Die OECD berechnet, dass die Steuerquote – also die Steuereinnahmen gemessen an der Wirtschaftsleistung – unter den hoch entwickelten Ländern in Frankreich am höchsten ist. Im Durchschnitt erhob der Staat in 34 OECD-Ländern Steuern und Sozialabgaben in Höhe von 34,2% der Wirtschaftskraft. In Frankreich erhielt der Staat im vergangenen Jahr allerdings 46,2%. Andererseits haben auch die Staatsausgaben mit 56,5% den höchsten Anteil am BIP.
Woche für Woche schließen sich weitere Bevölkerungsgruppen den Protesten an: Schüler*innen, Bauern, Lastwagenfahrer*innen. Den Landwirtschaftsverband ärgert das »Agri-Bashing« – also pauschale Angriffe auf den Berufsstand der Bauern. Auch das geplante Verbot des Unkrautgifts Glyphosat ärgere die Bauern, denn ohne Unkrautvernichter sind die Erträge bedroht. Dahinter stehen aber auch Ankündigungen der reichen EU-Nordländer, die Agrarsubventionen im kommenden EU-Haushalt zu kürzen.

Kurz vor Ausbruch der Proteste meldeten die »Resto du Coeur«, dass die Tafeln für den Winter gerüstet seien: In 2.027 Verteilzentren kümmerten sich 72.000 Ehrenamtliche um 860.000 Almosenempfänger*innen (2017). 38% dieser »Kunden« sind Kinder unter 18 Jahren, weitere 12% sind zwischen 18 und 25 Jahren alt (dieser Anteil hat sich in den vergangenen fünf Jahren verdoppelt). Ein Fünftel der Studierenden lebt unter der Armutsgrenze. Nach Angaben des Statistischen Amtes INSEE sind 4,8 Mio. Französinnen und Franzosen ganz oder gelegentlich auf Lebensmittelspenden angewiesen. 84% verfügen über weniger als 800 Euro im Monat (Im Durchschnitt heute 69 Euro weniger als 2012).

Die Europäische Union will im Haushaltsentwurf für 2021 bis 2027 den Fonds für die Armenunterstützung von vier auf zwei Mrd. Euro kürzen. 36 Mio. Europäer*innen leben unter der Armutsschwelle. Diese Kürzungen werden die Arbeit der Tafeln hart treffen.

Nach dem Hauseinsturz in Marseille hängten die Bewohner der Cités (Sozialwohnungsblocks) gelbe Westen an die Balkons. 193 Gebäude mit 1.482 Menschen wurden sofort geräumt und vermitteln dem verbliebenen Rest im Stadtteils Noailles das beunruhigende Gefühl, dass ihre Häuser töten können. Der größte Teil der Räumungen wird ohne die vorgeschriebene richterliche Anordnung vollzogen, dient also nur den Interessen der Immobilienbesitzer, die nun keine Hotelkosten übernehmen und der wertsteigernden Sanierung entgegenfiebern. Der Wohnungsmarkt ist völlig überlastet. Die kostenlose Verteilung von Nahrung, Hygieneartikeln und Busfahrscheinen durch die Stadtverwaltung eröffnet keine Perspektive. »Damit kann man nicht heilen, was man 23 Jahre versäumt hat«, schreibt das Kollektiv des 5. November, in dem sich die Betroffenen selbst organisieren.

Liste der Datensätze »

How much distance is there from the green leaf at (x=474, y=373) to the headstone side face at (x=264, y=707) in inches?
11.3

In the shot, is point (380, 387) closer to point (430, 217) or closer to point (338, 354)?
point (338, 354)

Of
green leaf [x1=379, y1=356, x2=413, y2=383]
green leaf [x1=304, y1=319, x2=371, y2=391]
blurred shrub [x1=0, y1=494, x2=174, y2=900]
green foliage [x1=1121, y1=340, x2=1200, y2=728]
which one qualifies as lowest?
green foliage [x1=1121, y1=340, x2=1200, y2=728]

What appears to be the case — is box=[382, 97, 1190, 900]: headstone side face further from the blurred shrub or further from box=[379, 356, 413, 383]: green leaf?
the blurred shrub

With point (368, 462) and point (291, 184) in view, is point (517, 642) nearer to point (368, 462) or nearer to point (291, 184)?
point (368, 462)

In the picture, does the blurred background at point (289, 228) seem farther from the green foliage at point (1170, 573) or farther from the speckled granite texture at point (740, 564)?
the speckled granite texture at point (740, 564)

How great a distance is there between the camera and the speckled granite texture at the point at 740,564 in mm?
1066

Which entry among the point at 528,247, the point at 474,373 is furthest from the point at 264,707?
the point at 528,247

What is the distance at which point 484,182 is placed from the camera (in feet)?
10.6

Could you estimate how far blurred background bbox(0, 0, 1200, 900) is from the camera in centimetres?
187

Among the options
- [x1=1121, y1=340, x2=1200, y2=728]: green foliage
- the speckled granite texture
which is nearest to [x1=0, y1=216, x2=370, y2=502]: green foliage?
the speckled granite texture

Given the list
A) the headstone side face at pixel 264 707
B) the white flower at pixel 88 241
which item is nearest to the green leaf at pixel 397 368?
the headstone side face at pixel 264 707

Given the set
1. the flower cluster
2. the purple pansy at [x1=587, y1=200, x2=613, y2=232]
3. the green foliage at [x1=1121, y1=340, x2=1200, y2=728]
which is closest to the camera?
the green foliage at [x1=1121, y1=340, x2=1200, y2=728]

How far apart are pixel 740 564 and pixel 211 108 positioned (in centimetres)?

Die Aufgaben »
• a. Schreiben Sie aus dem Auszug den Abschnitt von „Die OECD berechnet, dass“ bis einschließlich „Anteil am BIP.“ wortgetreu ab.
• b. Führen Sie den Text über Armut und Proteste in Frankreich nach seinem letzten Satz weiter.

Lösungen »
• a.
Die OECD berechnet, dass die Steuerquote – also die Steuereinnahmen gemessen an der Wirtschaftsleistung – unter den hoch entwickelten Ländern in Frankreich am höchsten ist. Im Durchschnitt erhob der Staat in 34 OECD-Ländern Steuern und Sozialabgaben in Höhe von 34,2% der Wirtschaftskraft. In Frankreich erhielt der Staat im vergangenen Jahr allerdings 46,2%. Andererseits haben auch die Staatsausgaben mit 56,5% den höchsten Anteil am BIP.

• b.
Je länger Macron schwieg, desto politisch brisanter wurde die Lage. La France insoumise und Marine Le Pen (Rassemblement National) verlangten schon nach dem zweiten Aktionstag die Auflösung des Parlaments und Neuwahlen, Laurent Wauquiez von den Republikanern (LR) eine Volkabstimmung über die Energiewende. Alle scheinen zu ahnen, dass es hier um mehr geht als ein Wutausbruch ohne politische Adresse.

Auch die kleinen Leute, die milieux populaires, die noch über ein Einkommen aus Arbeit verfügen, sehen, wie elend die Lage für das untere Fünftel der Gesellschaft ist. Der französische Medianlohn liegt monatlich bei rund 1.700 Euro netto, nach Abzug von Steuern und Krankenversicherung. Für einen Haushalt mit Kindern und nur einem Einkommen können sieben Cent mehr pro Liter Diesel viel sein – unter Umständen zu viel. Da hilft es nichts, dass Macron die Vermögenssteuer abgeschafft hat oder Prämien für Elektroautos verspricht.

Der Finanzminister versuchte die Lage mit dem Vorschlag einer allgemeinen Steuersenkung zu nutzen, die den Reichen relativ mehr nutzen würde als den Demonstrierenden und die dem Staat die Mittel für Infrastruktur und Sozialleistungen entzieht. Schlussendlich hat auch die Konzession des Staatspräsidenten, die Mineralölsteuererhöhung für das kommende Jahr auszusetzen, die Lage vor dem vierten Aktionstag (zweiten Adventswochenende) keineswegs entspannt.

Es ist die Regierung selbst, die für die Eskalation Verantwortung trägt. Regierungssprecher Griveaux erklärte, der Präsident habe gesagt, dass einige das Ziel verfolgten, die Republik anzugreifen. Macron habe auch den Opportunismus der Menschen verurteilt, die sich an einem solchen Verhalten beteiligten oder schwiegen. Es gehe jetzt nicht um politische Opposition, sondern um die Republik. Griveaux schloss nicht aus, dass das Militär zukünftig eingesetzt werden könnte.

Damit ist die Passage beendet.